Dr. Hao Yuan is a postdoctoral researcher at Tongji University. He received his Ph. D degree in Automotive Engineering from Tongji University in 2023. His research focuses on dynamics analysis, state identification, and system control of PEM fuel cells. He has received China Postdoctoral Innovation Talents Support Program, Shanghai "Super Postdoctoral" Incentive Program, and Outstanding Doctoral Dissertation Award from China Society of Automotive Engineers. As the first or corresponding author, he has published 19 SCI papers and 6 EI papers in IEEE Trans, CEL, AE, etc., and holds 13 granted invention patents and 2 monographs.


Lecture Summary

The proton exchange membrane (PEM) fuel cell system is emerging as a promising contender for future electric vehicle power sources. However, its broad-scale deployment is hampered by its limited lifespan.  Under the vehicular dynamic conditions, the degradation of PEM fuel cells is predominantly attributed to improper management of internal state levels, such as insufficient reactant concentration, lower membrane water content, and excessive liquid water within porous media. To facilitate subsystem management for extracting full power and prolonging the lifespan of the PEM fuel cell system, it is critical to implement real-time monitoring of internal states. This allows for responsive feedback control, ensuring the maintenance of internal states at their optimal levels.

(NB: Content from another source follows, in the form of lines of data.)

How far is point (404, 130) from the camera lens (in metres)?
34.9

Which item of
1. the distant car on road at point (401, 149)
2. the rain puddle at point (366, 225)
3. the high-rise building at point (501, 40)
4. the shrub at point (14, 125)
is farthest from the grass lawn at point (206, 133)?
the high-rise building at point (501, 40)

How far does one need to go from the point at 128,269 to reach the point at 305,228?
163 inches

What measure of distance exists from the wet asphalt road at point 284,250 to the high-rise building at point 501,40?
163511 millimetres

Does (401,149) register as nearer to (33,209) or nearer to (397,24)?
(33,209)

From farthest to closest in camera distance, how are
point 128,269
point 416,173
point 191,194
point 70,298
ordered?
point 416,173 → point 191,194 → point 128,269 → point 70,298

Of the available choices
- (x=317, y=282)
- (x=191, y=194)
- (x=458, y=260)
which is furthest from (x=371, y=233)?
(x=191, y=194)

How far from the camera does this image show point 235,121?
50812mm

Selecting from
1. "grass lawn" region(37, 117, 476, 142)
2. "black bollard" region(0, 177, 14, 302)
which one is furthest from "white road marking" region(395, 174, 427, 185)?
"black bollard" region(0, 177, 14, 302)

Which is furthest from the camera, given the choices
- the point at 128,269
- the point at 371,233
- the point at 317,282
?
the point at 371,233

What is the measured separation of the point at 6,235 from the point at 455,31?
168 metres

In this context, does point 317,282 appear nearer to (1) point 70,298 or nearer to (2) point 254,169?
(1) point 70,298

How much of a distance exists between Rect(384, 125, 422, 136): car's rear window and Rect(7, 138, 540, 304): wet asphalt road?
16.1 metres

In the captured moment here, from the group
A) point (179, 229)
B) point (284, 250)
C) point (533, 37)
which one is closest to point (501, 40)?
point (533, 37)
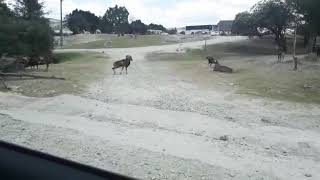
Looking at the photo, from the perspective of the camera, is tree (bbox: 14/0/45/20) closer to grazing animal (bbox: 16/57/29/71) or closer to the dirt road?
grazing animal (bbox: 16/57/29/71)

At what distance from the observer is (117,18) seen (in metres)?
137

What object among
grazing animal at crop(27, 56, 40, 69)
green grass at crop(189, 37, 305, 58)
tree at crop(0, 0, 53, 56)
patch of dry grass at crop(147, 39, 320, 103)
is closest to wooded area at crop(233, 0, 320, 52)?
green grass at crop(189, 37, 305, 58)

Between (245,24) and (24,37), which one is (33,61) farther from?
(245,24)

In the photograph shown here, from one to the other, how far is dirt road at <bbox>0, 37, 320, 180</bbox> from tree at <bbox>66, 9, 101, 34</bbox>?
9583 cm

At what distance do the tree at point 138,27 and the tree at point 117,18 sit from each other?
1576 millimetres

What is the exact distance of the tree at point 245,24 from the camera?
2633 inches

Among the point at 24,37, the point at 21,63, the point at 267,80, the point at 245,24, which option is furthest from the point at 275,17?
the point at 21,63

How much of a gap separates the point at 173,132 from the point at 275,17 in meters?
50.5

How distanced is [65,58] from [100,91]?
28785 mm

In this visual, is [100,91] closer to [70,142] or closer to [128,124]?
[128,124]

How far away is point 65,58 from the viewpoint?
168ft

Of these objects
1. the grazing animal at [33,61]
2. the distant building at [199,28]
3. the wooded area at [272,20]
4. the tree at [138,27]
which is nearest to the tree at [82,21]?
the tree at [138,27]

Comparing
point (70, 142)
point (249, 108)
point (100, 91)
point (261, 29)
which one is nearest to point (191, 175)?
point (70, 142)

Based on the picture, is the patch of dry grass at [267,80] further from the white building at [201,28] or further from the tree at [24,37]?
the white building at [201,28]
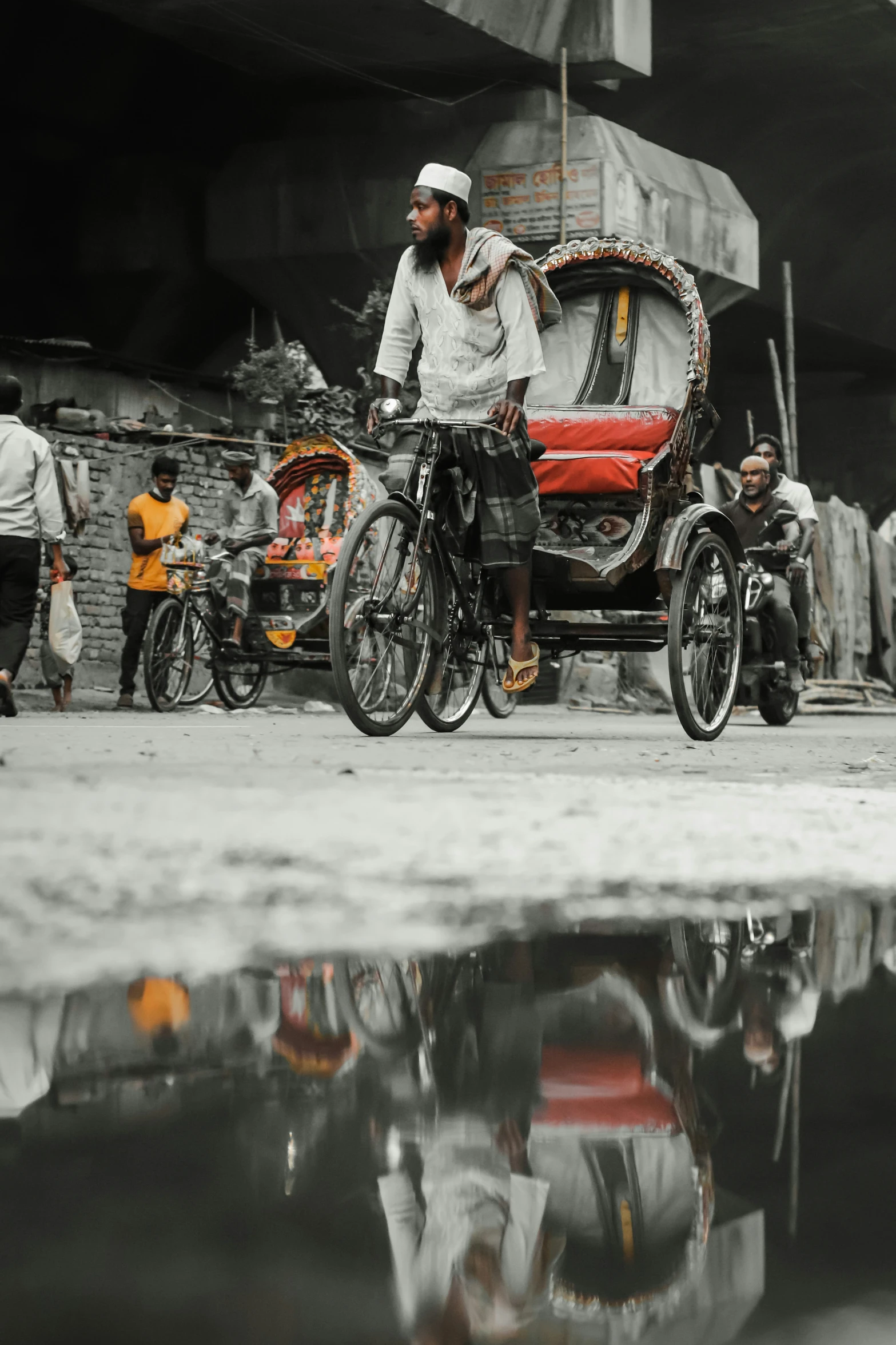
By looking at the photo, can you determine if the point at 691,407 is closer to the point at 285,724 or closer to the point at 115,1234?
the point at 285,724

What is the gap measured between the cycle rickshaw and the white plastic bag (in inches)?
113

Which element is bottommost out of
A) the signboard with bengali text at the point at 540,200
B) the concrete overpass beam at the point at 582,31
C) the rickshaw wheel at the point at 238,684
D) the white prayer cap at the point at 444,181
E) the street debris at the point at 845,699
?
the street debris at the point at 845,699

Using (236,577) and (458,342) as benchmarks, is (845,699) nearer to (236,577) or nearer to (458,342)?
(236,577)

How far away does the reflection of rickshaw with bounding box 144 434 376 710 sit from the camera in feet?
38.6

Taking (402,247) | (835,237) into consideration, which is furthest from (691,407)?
(835,237)

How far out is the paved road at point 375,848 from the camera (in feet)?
7.30

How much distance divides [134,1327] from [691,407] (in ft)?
23.1

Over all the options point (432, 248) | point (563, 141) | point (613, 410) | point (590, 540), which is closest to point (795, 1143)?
point (432, 248)

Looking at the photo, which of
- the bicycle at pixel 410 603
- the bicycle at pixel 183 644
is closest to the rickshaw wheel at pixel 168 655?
the bicycle at pixel 183 644

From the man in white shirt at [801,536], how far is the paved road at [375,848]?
18.9 ft

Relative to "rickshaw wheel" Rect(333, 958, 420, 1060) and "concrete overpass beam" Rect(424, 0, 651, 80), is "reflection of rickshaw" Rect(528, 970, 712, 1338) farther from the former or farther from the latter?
"concrete overpass beam" Rect(424, 0, 651, 80)

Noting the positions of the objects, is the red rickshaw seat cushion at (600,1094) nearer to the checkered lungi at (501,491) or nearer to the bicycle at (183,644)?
the checkered lungi at (501,491)

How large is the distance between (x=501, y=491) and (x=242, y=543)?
5.40m

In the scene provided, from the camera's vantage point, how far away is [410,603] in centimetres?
654
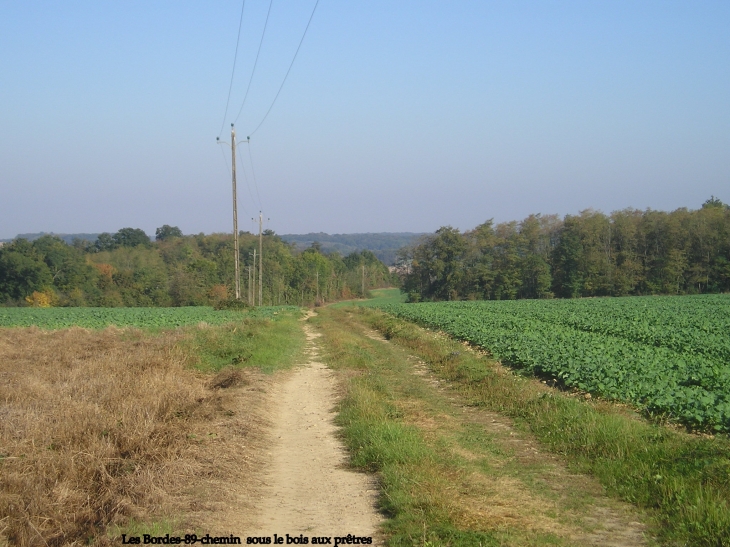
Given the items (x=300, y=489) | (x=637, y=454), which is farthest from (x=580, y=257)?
(x=300, y=489)

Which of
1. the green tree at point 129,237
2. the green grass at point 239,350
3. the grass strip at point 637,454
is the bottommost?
the green grass at point 239,350

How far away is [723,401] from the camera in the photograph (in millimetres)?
9328

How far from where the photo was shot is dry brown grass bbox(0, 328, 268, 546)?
587 centimetres

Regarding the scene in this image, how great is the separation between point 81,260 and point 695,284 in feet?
253

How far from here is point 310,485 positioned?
7.03 m

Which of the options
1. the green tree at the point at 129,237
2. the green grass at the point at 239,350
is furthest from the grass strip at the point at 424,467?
the green tree at the point at 129,237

Nevertheless, direct measurement of internal states within the vehicular environment proves challenging due to the enclosed construction of the PEM fuel cells. Therefore, the urgent challenge to address is how to identify internal states of the PEM fuel cell online using existing measurement methods and implement precise control accordingly. This report presents the cutting-edge technologies for the internal state identification, discussed the status quo of control strategies for hydrogen, air, and thermal subsystems, and ultimately provide an outlook on the evolution of digital and intelligent technologies in the fuel cell system management.